モンガ攻略には堀副将の存在が必要不可欠だ

 試合終盤では、岩屋主将のシュートが鍵を握る。天性のバスケセンスを武器にしたプレーはまさに変幻自在。相手ディフェンスが正面で止めてくれば、後ろに下がるフェイダウェイを放ち、中途半端に止めてくるならばステップインで巧みにかわし、タフショットを決める。その名の通り、頼れる主将の活躍が早大の優勝を手繰り寄せるだろう。

 4年生にとって、インカレ決勝は泣いても笑っても大学最後の試合。優勝して、2人には最高の笑顔を輝かせてほしい。

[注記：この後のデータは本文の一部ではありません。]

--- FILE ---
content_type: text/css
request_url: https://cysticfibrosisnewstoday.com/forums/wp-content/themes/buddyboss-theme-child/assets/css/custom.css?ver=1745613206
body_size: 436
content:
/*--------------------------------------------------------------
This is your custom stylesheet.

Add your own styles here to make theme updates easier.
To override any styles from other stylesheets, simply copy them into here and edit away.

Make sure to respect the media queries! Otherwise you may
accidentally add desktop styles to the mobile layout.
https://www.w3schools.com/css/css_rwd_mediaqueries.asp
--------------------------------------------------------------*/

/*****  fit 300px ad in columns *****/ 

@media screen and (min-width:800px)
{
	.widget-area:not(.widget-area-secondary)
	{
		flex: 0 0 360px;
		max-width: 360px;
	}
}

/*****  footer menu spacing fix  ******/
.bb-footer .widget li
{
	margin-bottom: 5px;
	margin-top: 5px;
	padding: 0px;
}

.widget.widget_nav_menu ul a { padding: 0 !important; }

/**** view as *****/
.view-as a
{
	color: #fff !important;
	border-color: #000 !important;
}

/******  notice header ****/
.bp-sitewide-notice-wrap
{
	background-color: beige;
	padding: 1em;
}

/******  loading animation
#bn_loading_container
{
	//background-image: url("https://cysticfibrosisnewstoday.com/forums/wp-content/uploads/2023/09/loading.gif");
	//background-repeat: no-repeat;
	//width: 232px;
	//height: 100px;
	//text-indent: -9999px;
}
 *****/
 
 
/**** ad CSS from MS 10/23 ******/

準決勝は3Pのシュートタッチに苦しんだ岩屋主将。決勝での復調に期待が懸かる

早大勝利の指標を大胆予想!

 ここで、今シーズン早大バスケ部の試合を見続けてきた私の主観で、早大が決勝で勝利するための指標を考えた。以下の3つの項目のうち、どれか一つでも満たせば、早大の優勝は大きく近づくだろう。

① 試合を通して90点以上取る 

②チーム全体の3Pシュート成功率が40%以上

③30点以上得点する「爆発的なクォーター」を1個以上つくる

 ③は倉石平ヘッドコーチ(昭54教卒=東京・早実)も特に意識している指標だ。早大の持ち味は、高速バスケットを軸とした超攻撃的なスタイル。そのため、シュートの成功率、とりわけ3Pシュートの確率が勝敗を左右する。インカレベスト4をかけた日大戦のように、3Pシュートが50%の確率で入れば最高だが、シュートの精度は当日の選手たちのコンディションに大きく左右され、当然入らない日もある。それでも、「今日は3Pシュートが入らないから負ける」ではなく、「入らないなら、入るまで打つ」のが今年の早大のメンタリティ。決勝でも30〜40本もの3Pシュートを試投するだろう。この1年間こだわり続けてきた3Pシュートが、この決勝の大舞台で連発し、早大ベンチと観客席がお祭り騒ぎになることを期待しよう。

準決勝では多くの大観衆が早大のプレーに盛り上がった

 決勝は明日14日、17時30分に大田区総合体育館にて試合開始。

 早稲田旋風最高のフィナーレへ、頂の景色を見に行こう。